However, if we discovered that 40% of the dive fatalities involved left-handers, we might think something is amiss. So we would first see if the % of left-handers in the dive population is the same as the % of left-handers in the general population. Assuming that we discovered that only 10% of the dive population was left-handed, we might draw an inference that there's some connection about being left-handed that increases your chances of becoming a fatality statistic.
Ken, I wished all posts were as well-thought and civilized as yours.
Let me briefly tell you that the two examples are not quite the same.
First, I agree with your left-handed example. With those numbers, sure there was something about left-handed that would ask for investigation. (Although it wouldn't be obvious the problem is really left-handedness. It could be. But it could also be, for example, that some other condition that causes, or comes with, or is caused by left-handedness would be the proximal responsible for the fatalities. Meaning that not only because left-handedness precedes and is correlated with fatality it is the direct cause.
Correlation does not imply causation)
In those cases, ignoring ambidexterity, people are either left-handed or right-handed. So we can quickly see that the 90% of right-handed people correspond to only 60% of the deaths. So no need to do much math, clearly there seems to be something directly or indirectly related to left-handedness that constitutes a risk factor.
Now...
If you will accept my 1% number, then the question becomes: How can something that happens 1% of the time in the general population account for 41% of the triggers in a fatality? I believe the inference you can draw is that there is some connection between running out of air and dying that indicates that running out of air is far more dangerous and less likely to be survivable than we teach.
Happy to be shown the folly of my ways (and I don't mean that as a macho/ego challenge, just saying feel free to point out what I'm missing).
Now... here is different. Because there could be any number of possible causes other than OOG, and because it doesn't sum up to 100%. Above you have left and right handed dives mapping into left and right handed deaths. Here you have OOG dives mapping into OOG deaths, cause B dives mapping to cause B gas, etc, then a lot, say 95% or more dives that simply have no death representation.
But forget this point, it's not the most important.
Here is the main point, which I have previously said:
If I accept your 1%, this means that 1% x 200million/10 = 200 thousand dives a year have OOG problems. Of those, 41% x 350/10 = 14 deaths. So, given your own numbers, the risk of dying of OOG causes
once you had an OOG problem is 14 / 200 thousand = only 0,007%. So, by your own numbers, OOG problems are manageable in 99,993% of the cases.
Wait a second, so maybe OOG is rarer, say it happens once every 100 thousand dives. Then only 7% of those die, and it's manageable in 93% of the cases. Now, if the frequency is 1 every million dives, then you can only save yourself 30% of the time. You see, without knowing the frequency with which OOG situations happen, we cannot access how fatal it is
once it happened.
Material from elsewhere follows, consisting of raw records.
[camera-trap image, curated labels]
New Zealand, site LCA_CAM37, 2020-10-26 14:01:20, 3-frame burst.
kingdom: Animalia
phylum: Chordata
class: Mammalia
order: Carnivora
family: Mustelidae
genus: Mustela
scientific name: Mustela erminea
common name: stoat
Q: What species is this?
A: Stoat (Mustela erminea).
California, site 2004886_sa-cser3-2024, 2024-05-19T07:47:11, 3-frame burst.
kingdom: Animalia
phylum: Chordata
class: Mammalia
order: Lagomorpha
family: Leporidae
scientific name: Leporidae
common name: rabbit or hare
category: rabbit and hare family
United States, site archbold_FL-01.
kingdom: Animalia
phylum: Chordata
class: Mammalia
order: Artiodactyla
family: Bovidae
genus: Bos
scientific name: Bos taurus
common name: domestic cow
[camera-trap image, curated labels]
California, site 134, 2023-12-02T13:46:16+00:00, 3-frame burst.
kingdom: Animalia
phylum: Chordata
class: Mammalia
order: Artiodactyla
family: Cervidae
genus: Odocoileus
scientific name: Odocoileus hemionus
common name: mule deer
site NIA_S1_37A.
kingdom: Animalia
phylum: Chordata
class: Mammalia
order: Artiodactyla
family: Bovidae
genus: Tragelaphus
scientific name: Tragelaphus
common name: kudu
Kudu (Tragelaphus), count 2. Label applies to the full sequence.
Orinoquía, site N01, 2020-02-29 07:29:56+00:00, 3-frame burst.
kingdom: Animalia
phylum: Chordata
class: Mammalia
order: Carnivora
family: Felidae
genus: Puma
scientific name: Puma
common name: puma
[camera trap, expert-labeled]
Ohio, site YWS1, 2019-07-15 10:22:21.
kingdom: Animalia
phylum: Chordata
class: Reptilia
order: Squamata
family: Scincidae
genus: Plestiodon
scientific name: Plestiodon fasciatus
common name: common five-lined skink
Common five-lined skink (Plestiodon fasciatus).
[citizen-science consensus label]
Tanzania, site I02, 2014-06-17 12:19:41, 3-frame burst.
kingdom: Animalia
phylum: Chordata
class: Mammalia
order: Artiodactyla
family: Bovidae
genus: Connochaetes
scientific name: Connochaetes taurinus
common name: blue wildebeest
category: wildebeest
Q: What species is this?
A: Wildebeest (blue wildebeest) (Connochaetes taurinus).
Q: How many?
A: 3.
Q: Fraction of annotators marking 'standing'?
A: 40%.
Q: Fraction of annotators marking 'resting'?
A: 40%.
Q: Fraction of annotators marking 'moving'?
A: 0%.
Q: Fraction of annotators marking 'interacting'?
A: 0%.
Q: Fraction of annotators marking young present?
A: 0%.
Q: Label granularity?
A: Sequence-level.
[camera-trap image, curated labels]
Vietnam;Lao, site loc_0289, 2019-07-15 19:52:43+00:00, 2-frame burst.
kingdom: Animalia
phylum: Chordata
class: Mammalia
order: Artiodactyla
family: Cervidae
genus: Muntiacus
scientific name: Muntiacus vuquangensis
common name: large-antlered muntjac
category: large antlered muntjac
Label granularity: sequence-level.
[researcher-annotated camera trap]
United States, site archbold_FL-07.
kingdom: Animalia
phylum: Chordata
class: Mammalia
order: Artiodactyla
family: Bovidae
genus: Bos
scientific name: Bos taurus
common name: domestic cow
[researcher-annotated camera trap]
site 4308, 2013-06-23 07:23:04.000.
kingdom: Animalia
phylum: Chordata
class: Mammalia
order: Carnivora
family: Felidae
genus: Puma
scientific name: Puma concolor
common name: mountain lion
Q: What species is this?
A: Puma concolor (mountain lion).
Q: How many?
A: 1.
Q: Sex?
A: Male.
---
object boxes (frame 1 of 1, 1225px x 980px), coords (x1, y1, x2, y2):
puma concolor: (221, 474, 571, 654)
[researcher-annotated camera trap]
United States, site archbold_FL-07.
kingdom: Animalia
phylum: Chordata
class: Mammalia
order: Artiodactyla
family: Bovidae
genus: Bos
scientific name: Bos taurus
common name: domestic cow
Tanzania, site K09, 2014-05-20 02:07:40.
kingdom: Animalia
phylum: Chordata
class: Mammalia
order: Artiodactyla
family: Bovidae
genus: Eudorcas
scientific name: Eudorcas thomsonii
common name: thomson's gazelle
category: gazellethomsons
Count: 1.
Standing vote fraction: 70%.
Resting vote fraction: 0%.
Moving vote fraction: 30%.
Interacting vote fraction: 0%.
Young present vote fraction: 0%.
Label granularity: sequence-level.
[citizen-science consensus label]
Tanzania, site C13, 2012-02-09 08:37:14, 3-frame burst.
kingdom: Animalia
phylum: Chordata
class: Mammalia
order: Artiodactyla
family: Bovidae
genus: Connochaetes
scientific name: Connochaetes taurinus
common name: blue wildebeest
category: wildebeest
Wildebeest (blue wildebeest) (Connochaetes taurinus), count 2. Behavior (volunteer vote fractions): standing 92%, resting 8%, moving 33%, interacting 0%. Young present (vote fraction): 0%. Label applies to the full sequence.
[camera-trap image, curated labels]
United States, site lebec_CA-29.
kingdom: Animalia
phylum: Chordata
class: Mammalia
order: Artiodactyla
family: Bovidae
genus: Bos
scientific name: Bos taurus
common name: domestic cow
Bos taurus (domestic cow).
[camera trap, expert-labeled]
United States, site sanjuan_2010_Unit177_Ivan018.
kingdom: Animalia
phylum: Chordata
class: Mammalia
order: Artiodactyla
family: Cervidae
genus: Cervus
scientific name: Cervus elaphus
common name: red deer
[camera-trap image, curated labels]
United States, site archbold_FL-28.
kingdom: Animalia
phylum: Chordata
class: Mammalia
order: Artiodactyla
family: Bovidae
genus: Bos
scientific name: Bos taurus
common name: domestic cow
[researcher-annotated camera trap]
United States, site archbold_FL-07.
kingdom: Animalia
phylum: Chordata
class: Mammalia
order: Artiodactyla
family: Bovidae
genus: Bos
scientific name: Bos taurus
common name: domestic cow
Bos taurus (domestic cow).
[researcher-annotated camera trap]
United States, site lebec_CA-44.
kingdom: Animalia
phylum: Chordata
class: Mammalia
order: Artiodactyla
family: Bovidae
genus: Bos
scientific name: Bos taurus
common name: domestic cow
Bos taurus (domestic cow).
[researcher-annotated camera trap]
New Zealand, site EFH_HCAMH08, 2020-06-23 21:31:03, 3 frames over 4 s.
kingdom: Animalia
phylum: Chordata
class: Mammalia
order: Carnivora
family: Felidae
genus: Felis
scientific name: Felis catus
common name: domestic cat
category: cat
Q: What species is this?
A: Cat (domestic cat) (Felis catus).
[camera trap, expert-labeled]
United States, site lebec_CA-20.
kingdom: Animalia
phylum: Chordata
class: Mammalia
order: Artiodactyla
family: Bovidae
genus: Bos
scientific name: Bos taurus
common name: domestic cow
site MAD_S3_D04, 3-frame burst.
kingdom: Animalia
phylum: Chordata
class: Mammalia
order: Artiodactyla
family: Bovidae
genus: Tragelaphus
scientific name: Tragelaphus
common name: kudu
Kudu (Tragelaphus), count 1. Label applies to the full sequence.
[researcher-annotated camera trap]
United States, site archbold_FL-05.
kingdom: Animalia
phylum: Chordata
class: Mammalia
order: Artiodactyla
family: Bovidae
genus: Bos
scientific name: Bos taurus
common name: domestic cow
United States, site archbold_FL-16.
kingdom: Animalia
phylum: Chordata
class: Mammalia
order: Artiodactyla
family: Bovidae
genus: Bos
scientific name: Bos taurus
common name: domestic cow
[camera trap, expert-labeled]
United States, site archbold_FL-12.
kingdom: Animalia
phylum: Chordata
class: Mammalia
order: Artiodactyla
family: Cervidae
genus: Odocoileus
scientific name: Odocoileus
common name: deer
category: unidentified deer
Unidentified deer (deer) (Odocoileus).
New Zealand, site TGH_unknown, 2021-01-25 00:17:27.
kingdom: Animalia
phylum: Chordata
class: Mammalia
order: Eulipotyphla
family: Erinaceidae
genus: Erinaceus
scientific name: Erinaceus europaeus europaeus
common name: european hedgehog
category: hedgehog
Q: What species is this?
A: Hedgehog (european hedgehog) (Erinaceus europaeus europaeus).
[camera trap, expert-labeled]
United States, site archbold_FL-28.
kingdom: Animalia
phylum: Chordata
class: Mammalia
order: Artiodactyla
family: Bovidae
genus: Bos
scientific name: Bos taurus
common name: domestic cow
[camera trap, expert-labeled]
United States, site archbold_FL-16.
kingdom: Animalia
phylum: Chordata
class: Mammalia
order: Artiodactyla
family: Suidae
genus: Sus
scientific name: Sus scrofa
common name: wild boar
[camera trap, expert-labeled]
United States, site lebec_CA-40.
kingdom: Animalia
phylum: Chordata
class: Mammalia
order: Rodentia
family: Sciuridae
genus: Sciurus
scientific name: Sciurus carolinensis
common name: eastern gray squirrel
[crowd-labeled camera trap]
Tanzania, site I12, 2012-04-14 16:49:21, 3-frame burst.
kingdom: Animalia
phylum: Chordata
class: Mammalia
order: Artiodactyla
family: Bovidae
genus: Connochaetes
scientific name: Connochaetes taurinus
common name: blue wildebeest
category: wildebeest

We can only calculate it based on total dives, that is, given that you dive, what is the chance of fatality due to OOG? Only 140 in 200 million, or 1 in 1.43 million.
In that sense, your fictitious handedness problem is the same. Say you have only 1000 fatalities for 200 million dives, roughly DAN numbers. So 40 are "due to left-handedness". And 10% of dives, so 20 million, are left-handed dives. So the fatality rate in left-handed dives is 40 in 20 million or 1 in 500 thousand. And the fatality rate in right-handed dives is 60 in 180 million or 1 in 3 million.
Left-handedness is 6x as dangerous as right-handedness but both are extremely safe.
I don't like saying this because it may foster recklessness, but if DAN numbers are right, then the kind of scuba diving most people do (likely shallow rec) is extremely safe.